Es sind schon Witzfiguren. Die eine Hälfte der Linken will uns vom Privat-PKW auf die „öffentlichen“ Verkehrsmittel umerziehen, während die andere, noch radikalere, Hälfte durch ihre Sabotageakte genau das verhindert. Aber das scheint ein Kannzeichen der Linken zu sein, dieser Mangel an Abstimmung. Wie damals in Hamburg, bei diesem komischen „Gipfel“, als der Schlumpf versicherte, Hamburg sei sicher, und schwupp, hat halb Hamburg gebrannt. Wie sagte Erni Singerl in der gleichnamigen „Monaco Franze“-Folge? Machts nur so weiter! Die ukrainischen Flüchtlinge, die bei uns ankommen, werden begeistert sein: Hier schaut’s ja genauso aus wie bei uns! Und das alles ohne Krieg und ohne Putin, Respekt!

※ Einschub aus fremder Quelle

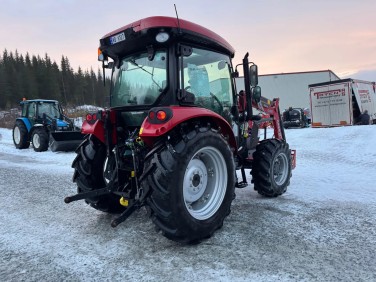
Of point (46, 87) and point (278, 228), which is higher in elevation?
point (46, 87)

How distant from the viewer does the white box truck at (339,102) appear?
55.8ft

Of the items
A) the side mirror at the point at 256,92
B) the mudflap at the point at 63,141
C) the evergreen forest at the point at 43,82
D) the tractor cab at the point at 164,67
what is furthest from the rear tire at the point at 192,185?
the evergreen forest at the point at 43,82

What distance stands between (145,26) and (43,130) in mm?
10737

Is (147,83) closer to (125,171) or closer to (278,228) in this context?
(125,171)

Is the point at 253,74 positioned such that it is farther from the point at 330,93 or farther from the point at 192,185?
the point at 330,93

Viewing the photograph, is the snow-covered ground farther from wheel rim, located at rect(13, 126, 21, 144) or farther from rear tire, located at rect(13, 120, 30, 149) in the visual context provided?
wheel rim, located at rect(13, 126, 21, 144)

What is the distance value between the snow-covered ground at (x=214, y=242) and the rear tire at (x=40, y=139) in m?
6.88

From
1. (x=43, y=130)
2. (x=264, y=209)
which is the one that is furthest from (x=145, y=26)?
(x=43, y=130)

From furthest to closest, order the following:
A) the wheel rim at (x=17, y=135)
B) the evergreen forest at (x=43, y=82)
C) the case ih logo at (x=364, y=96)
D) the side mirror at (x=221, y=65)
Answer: the evergreen forest at (x=43, y=82), the case ih logo at (x=364, y=96), the wheel rim at (x=17, y=135), the side mirror at (x=221, y=65)

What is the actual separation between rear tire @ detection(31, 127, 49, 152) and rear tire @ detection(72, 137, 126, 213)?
9.19 meters

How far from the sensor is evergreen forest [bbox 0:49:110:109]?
5394 centimetres

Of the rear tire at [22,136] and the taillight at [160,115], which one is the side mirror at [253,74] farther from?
the rear tire at [22,136]

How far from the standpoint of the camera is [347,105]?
55.6 feet

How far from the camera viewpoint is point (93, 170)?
3896 mm
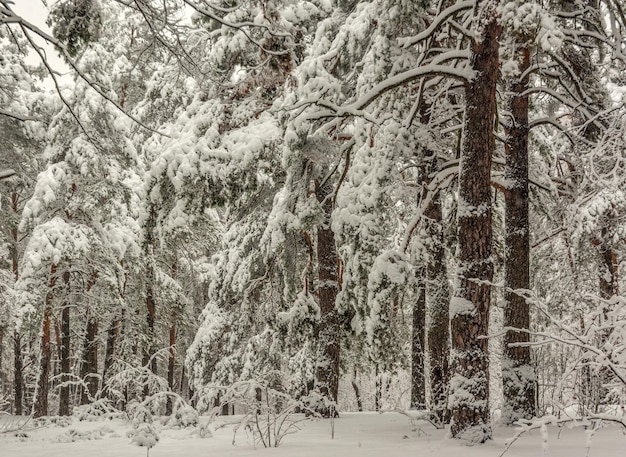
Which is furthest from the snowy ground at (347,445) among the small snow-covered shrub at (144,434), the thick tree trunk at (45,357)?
the thick tree trunk at (45,357)

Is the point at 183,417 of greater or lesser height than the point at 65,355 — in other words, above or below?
below

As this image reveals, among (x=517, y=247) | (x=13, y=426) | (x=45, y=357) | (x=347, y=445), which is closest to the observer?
(x=347, y=445)

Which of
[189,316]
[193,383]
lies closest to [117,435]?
[193,383]

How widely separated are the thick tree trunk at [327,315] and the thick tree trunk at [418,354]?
1.69 m

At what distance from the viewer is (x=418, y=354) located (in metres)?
11.1

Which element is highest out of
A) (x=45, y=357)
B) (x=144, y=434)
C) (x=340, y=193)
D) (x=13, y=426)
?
(x=340, y=193)

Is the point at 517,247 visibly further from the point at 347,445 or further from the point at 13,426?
the point at 13,426

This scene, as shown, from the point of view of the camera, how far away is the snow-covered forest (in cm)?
598

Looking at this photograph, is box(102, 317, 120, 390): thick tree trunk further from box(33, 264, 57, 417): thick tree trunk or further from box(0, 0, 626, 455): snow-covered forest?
box(33, 264, 57, 417): thick tree trunk

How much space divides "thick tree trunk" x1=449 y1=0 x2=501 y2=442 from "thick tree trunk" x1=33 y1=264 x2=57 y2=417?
1252cm

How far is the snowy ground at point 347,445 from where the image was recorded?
17.6ft

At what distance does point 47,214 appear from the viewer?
49.7 feet

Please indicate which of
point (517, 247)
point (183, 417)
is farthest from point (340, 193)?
point (183, 417)

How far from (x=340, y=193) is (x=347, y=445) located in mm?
3342
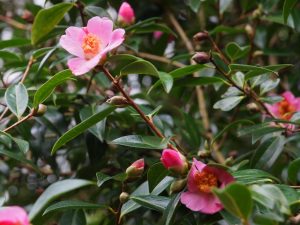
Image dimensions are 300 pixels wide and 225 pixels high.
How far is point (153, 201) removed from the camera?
3.05 feet

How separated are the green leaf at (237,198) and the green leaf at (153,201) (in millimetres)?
255

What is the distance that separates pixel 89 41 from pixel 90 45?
0.01 m

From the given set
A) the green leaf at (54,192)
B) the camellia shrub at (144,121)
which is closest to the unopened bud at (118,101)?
the camellia shrub at (144,121)

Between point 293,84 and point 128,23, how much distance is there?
2.50 feet

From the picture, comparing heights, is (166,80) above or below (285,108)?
above

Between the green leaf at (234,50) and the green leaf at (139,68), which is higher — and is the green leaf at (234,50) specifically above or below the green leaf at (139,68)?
below

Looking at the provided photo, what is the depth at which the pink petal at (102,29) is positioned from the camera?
100cm

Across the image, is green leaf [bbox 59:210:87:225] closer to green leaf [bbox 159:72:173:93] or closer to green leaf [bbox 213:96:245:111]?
green leaf [bbox 159:72:173:93]

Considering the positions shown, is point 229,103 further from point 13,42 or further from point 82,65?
point 13,42

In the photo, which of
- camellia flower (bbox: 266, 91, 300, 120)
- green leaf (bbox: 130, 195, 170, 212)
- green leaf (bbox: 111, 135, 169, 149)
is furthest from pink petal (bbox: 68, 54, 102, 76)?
camellia flower (bbox: 266, 91, 300, 120)

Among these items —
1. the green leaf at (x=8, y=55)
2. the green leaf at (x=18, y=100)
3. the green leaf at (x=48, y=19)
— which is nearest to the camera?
the green leaf at (x=18, y=100)

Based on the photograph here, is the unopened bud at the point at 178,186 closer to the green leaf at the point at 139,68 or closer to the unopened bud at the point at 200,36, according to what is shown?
the green leaf at the point at 139,68

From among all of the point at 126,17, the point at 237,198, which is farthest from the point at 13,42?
the point at 237,198

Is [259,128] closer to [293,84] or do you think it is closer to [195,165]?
[195,165]
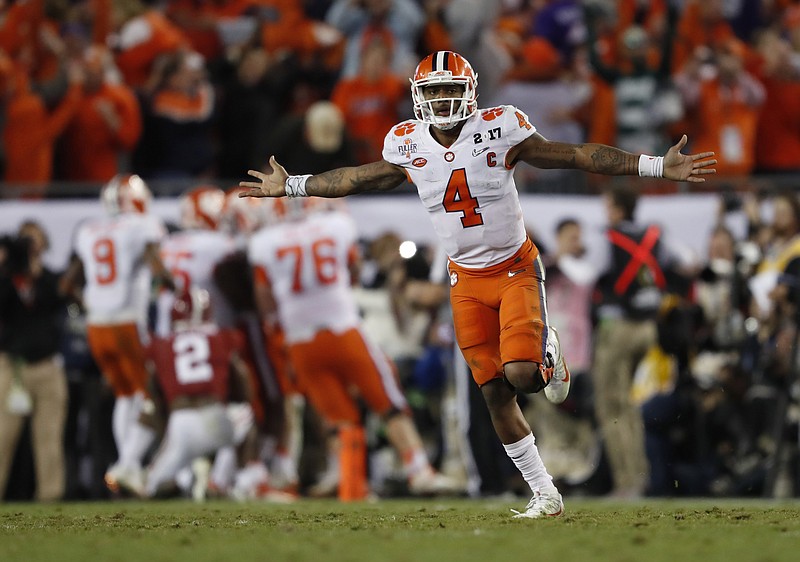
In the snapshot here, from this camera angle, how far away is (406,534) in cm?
740

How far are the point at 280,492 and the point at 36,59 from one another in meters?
5.17

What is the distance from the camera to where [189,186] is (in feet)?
44.9

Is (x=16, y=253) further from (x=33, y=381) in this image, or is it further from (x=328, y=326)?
(x=328, y=326)

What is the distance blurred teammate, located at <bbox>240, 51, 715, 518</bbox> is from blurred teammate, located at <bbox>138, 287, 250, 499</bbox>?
4135 mm

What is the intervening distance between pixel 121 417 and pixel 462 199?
5538 millimetres

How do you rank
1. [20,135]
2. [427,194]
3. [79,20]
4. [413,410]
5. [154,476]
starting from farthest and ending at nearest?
[79,20] < [20,135] < [413,410] < [154,476] < [427,194]

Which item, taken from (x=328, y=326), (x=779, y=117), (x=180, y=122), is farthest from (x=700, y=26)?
(x=328, y=326)

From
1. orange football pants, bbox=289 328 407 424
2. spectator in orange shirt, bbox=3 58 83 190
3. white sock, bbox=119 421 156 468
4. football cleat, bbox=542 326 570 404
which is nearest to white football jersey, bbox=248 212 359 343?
orange football pants, bbox=289 328 407 424

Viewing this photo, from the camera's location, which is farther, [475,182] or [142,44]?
[142,44]

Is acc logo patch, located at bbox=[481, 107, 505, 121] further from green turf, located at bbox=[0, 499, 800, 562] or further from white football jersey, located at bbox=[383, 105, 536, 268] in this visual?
green turf, located at bbox=[0, 499, 800, 562]

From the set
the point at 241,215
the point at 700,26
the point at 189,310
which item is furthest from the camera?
the point at 700,26

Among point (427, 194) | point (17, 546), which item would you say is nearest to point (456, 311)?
point (427, 194)

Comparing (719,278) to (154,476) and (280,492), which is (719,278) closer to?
(280,492)

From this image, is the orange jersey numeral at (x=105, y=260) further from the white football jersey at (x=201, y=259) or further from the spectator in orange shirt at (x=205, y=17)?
the spectator in orange shirt at (x=205, y=17)
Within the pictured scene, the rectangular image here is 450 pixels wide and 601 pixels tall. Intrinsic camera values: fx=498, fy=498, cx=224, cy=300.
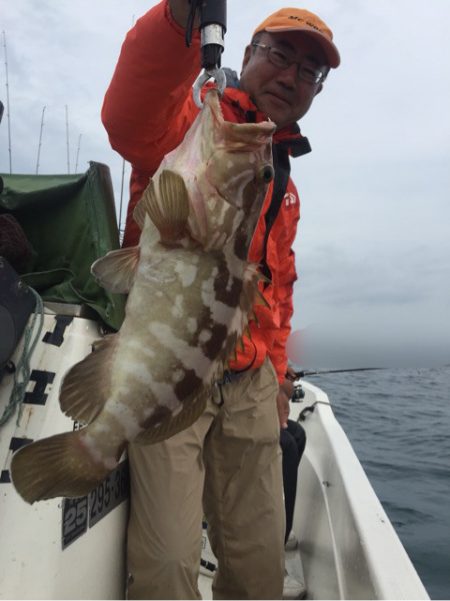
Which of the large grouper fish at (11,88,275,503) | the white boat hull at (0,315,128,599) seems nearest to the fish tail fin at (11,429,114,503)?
the large grouper fish at (11,88,275,503)

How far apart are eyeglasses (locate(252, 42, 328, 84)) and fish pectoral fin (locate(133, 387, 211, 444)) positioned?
6.46 ft

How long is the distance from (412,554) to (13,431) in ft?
14.4

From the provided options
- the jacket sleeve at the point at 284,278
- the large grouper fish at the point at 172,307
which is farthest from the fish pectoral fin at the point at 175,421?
the jacket sleeve at the point at 284,278

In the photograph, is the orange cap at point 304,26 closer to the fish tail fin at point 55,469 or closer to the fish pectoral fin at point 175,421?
the fish pectoral fin at point 175,421

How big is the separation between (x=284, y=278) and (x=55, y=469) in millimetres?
2312

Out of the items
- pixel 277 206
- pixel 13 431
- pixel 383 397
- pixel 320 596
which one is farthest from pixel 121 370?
pixel 383 397

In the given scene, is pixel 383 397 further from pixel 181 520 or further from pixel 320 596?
pixel 181 520

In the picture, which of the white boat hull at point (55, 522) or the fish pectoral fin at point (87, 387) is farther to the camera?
the white boat hull at point (55, 522)

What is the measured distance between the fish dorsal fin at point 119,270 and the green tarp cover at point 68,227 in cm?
81

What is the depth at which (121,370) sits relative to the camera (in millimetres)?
1717

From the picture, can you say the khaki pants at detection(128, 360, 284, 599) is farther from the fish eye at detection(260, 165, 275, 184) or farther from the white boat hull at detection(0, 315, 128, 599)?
the fish eye at detection(260, 165, 275, 184)

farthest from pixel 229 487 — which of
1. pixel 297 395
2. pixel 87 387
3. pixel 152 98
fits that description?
pixel 297 395

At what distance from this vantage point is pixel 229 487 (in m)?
2.99

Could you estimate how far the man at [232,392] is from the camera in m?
2.06
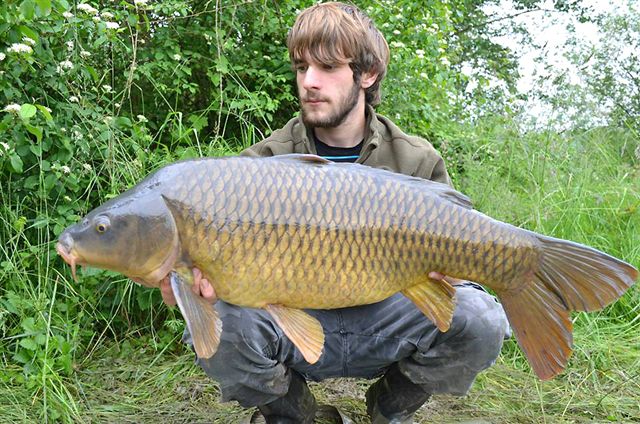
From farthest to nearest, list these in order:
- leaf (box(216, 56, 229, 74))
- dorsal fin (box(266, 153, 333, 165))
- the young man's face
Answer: leaf (box(216, 56, 229, 74)) → the young man's face → dorsal fin (box(266, 153, 333, 165))

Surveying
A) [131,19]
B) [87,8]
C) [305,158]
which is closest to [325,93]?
[305,158]

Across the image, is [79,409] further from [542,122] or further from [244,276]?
[542,122]

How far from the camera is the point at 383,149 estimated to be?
7.14ft

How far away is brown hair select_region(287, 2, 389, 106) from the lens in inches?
83.7

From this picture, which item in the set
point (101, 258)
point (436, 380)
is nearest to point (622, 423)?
point (436, 380)

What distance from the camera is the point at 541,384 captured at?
2.53 m

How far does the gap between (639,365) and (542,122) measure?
1.64m

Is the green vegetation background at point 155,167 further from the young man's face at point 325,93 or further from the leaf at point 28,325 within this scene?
the young man's face at point 325,93

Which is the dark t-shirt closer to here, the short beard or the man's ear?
the short beard

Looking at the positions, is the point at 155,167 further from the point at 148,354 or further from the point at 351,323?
the point at 351,323

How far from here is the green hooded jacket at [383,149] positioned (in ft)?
6.97

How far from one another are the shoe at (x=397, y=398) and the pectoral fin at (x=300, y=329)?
A: 1.61 ft

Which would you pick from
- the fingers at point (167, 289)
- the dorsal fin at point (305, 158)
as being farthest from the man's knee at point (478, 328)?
the fingers at point (167, 289)

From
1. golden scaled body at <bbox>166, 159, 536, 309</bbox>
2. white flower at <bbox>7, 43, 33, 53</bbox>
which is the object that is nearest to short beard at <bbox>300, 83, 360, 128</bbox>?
golden scaled body at <bbox>166, 159, 536, 309</bbox>
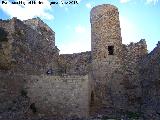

Willy Kronberg / 09.09.2023

Ohne von ganz oben gedeckt zu sein passiert das nicht !

Sabine Schönfelder / 09.09.2023

„Die Sabotage geht laut Bekennerschreiben von Linksextremisten aus.“ DET GLOOBSCH NI ! So was gibt es doch gar nicht.  Linke sind nur AKTIVISTEN. Das waren Bundesbahnaktivisten !! Hollerdatri-üüüühüüü ! Die wollen die Bahn schützen ! Vor CO2, Russen, Kapitalisten und Ungeimpften….MANN, MANN, MANN. Seid Ihr schwer von Begriff…Ihr Schwurbler, Ihr Rechtsradikale und VERSCHWÖRUNGSTHEORETIKER, boaaah…., das sagˋ ich der Nancy, bäääähhh !

Regina Becker / 09.09.2023

Globaler Kapitalismus; neokoloniale Ausbeutung… so ein Geschwafel habe ich schon lange nicht mehr gehört. Was ist denn Kapitalismus? Was sind all die anderen Dinge mit dem Suffix “-ismus”? Idealvorstellungen von Gesellschaftssystemen, von Gesellschaften, die das Zusammenleben von Menschen regeln. Ein Kapitalist ist ja angeblich jemand, der ein gesichertes Leben führen kann, ohne seine Arbeitskraft verkaufen zu müssen, ohne Mehrwert zu schaffen. Und nun mal ehrlich: trifft das nicht auf Bürgergeldempfänger genauso zu wie auf Mitglieder von Königsfamilien? Kapitalismus, Sozialismus, Islamismus, Katholizismus, Buddhismus, Feudalismus… entscheidend sind immer die Besitzverhältnisse und die Rechtsprechung. Der heutige Kapitalismus versorgt auch diejenigen, die sich nicht in die Gesellschaft einbringen - und mache von denen träumen trotzdem von der Weltrevolution. Sie wollen alles kippen und ihr Modell aufziehen. Revoluzzer, die nichts, aber auch gar nichts besser machen können.  Das Problem sind nicht die versponnenen Theorien, sondern das alltägliche Leben der Menschen. Menschen beherrschen Menschen und schränken sie ein. Das Problem ist und bleibt der Mensch an sich. Er will es immer anders haben als gegenwärtig. Um dann festzustellen, dass er eine Verschlechterung seines Lebens gewählt hat. Ist ja in der aktuellen Situation auch eindeutig zu erkennen. Die Bahn, naja. Loks mit politischen Botschaften habe ich schon häufig gesehen… früher hat man auf solchen Flächen für Produkte der Bahn geworben oder für kulturelle Ereignisse. Heute sind dort bunte Flaggen und politische Slogans. Personal und Kundschaft scheinen diese Parolen und Meinungen zu teilen. Mir wäre eine politisch neutrale Bahn lieber. Es wollen doch immer alle Zeichen setzen - vllt sollte die Bahn bei zweigleisigen Strecken grundsätzlich auf dem linken Gleis fahren und nicht rechts. Das wäre doch mal ein Bekenntnis.

H. Nietzsche / 09.09.2023

“Es liegt ein Bekennerschreiben vor.” MDR-Fernsehen 22 Uhr gestern. “Es liegt ein Bekennerschreiben auf einer linksextremen Webseite vor.” BRFernsehen zur gleichen Zeit.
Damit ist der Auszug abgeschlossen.